ボレロ - 第三楽章 -



朝のまどろみを阻む音に舌打ちしたい気分だ。

遮光カーテンに朝日を遮られた部屋で朝の時刻を予想するのは難しいが、6時

にセットしたアラームが鳴った気配はない、ということは4時か5時か……

電話がかかってくるには早すぎる時間帯だ。

誰からの電話だろうかと数人の顔を浮かべ、ほどなく候補は一人に絞られた。

こんな時刻に遠慮なく電話をしてくると考えられる人物の筆頭は、私付きの

秘書である平岡だ。

彼には、用があればいつでも連絡してほしいと常々言っている。

急を要する場合ならなおさら、深夜だろうが明け方だろうがかまわない、一刻

を争う事態には早急の対応が必要となるのだから、遠慮するなとは言った

が……


コール音はすでに数回を過ぎ、私を探すように鳴り続けている。

珠貴の眠りを妨げないために、うるさく鳴り続ける携帯を枕に押し付け音を消

した。

本当に緊急の用であれば、何度でもかかってくるはずだ。

身勝手な解釈だとわかってはいたが、今の私には外部との接触を断ちたい思い

が勝っていた。


珠貴のわだかまりが解け、ようやく二人だけの時間を持つことができた。

温かな肌を感じながらまどろむ心地よさは、なにものにも代え難い。

彼女を腕に抱えながら仕事の話をするほど、無粋なことはないではないか。

それに、電話の相手にこちらの気配を感じ取られるのも嫌なものだ。

緊急を知らせるものだろうが、不幸の知らせだろうが、知らなければ悩むこと

もない。

すべての情報をシャットダウンして、ただこのときを過ごしたいのに……


けれど、非常事態の発生を知らせる連絡なら、ただちに対応しなければなら

ない。

対処の遅れから、のちに深刻な事態に発展しかねないからだ。

コール音は10回を数えていたが、それでも鳴り止まないのだから間違いなく

緊急事態だ。 

迷いを振り切り、枕に押し付けた携帯を持ち上げ発信者を確認した。


”漆原琉二カメラマン”


予想もしない相手からのコールを怪訝に思いながら、静かにベッドから抜け出

し電話に出た。



『なにをしてたんだ、遅いじゃないか!』


『あっ、すみません』



のっけから苦情を言われ思わず謝った。

挨拶もなく怒鳴られ、いつもならカッとくるところだが、彼らしくない言い方

が気になった。



『まったく、いつまで待たせるんだよ。

目覚めが悪いのか、それとも寝不足? 俺の話を聞いたら一発で目が覚めるよ』


『いい話じゃなさそうですね』


『そんなのんきなことを言ってられるのも、今だけだよ。

今日発売の週刊誌二誌に、近衛宗一郎の名前が載っている。

それも写真つきで。
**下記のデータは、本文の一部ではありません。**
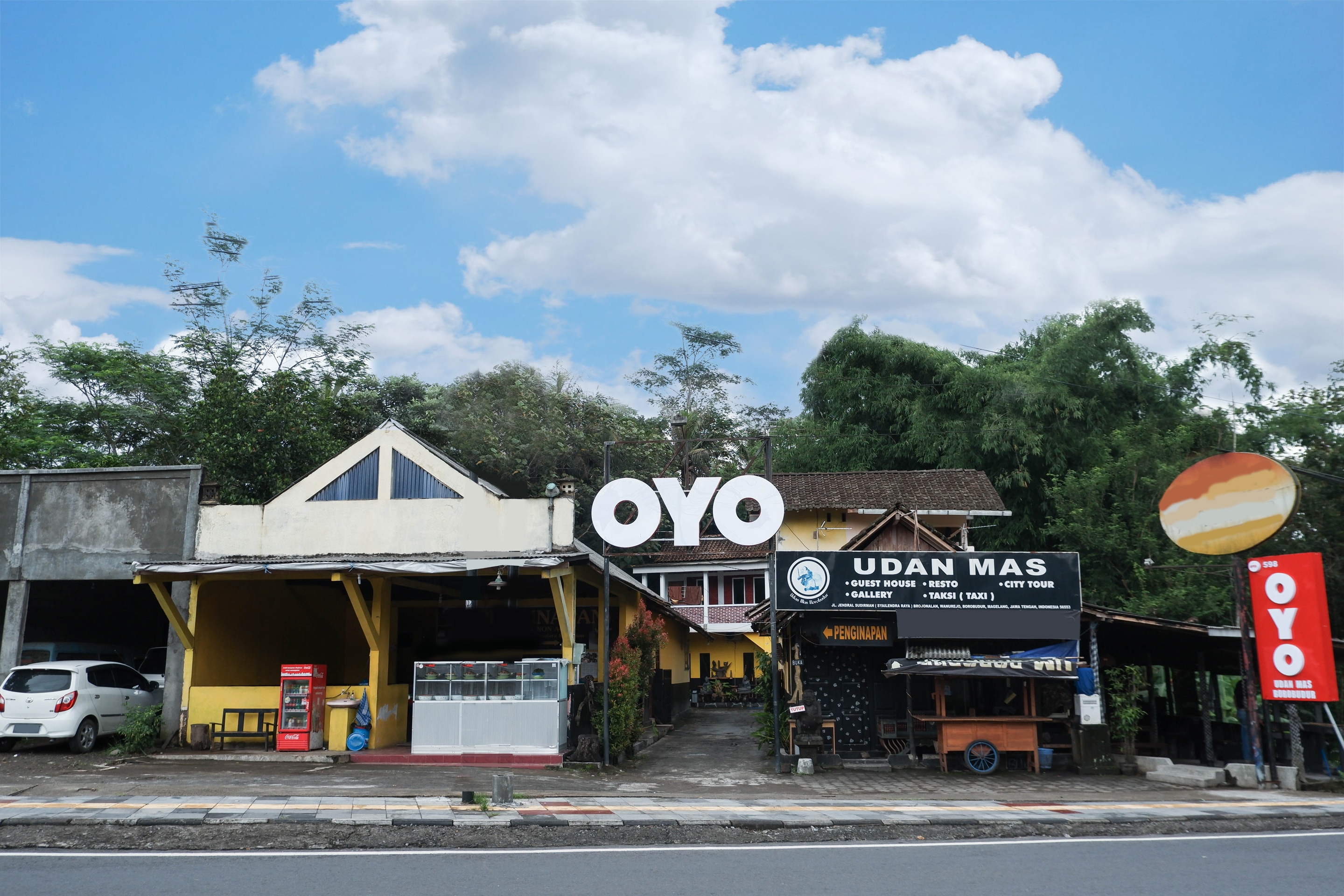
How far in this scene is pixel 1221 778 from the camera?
1466 centimetres

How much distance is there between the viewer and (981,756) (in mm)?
16141

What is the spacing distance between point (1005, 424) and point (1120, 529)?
8321 mm

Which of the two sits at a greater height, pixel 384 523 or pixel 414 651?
pixel 384 523

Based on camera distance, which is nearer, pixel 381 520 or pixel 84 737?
pixel 84 737

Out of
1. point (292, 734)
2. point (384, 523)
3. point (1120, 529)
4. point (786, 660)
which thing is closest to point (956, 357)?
point (1120, 529)

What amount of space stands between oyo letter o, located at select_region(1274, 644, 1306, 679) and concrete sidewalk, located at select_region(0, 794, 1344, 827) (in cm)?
194

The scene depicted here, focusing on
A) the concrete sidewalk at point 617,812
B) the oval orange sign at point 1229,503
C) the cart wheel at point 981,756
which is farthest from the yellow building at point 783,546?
the concrete sidewalk at point 617,812

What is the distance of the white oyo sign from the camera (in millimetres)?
15758

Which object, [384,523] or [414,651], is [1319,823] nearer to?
[384,523]

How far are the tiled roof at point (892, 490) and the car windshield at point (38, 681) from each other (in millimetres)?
23878

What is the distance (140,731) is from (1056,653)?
16.0 m

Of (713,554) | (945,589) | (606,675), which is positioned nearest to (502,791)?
(606,675)

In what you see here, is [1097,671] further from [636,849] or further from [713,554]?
[713,554]

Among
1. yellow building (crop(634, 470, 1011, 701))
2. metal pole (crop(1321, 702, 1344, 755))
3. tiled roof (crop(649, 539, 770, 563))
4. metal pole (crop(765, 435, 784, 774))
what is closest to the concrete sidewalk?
metal pole (crop(1321, 702, 1344, 755))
一冊は企業の吸収合併を追ったレポ、

もう一冊はいわゆる写真週刊誌』


『俺が載ってるって? 有名になったもんだ』


『アンタの落ち着いた態度はさすがだと褒めたいところだが、

今日ばかりはそうはいかないね。

ファイルを送ったんで、話はそれを見てから』



だんだん彼らしい話し方になってきた。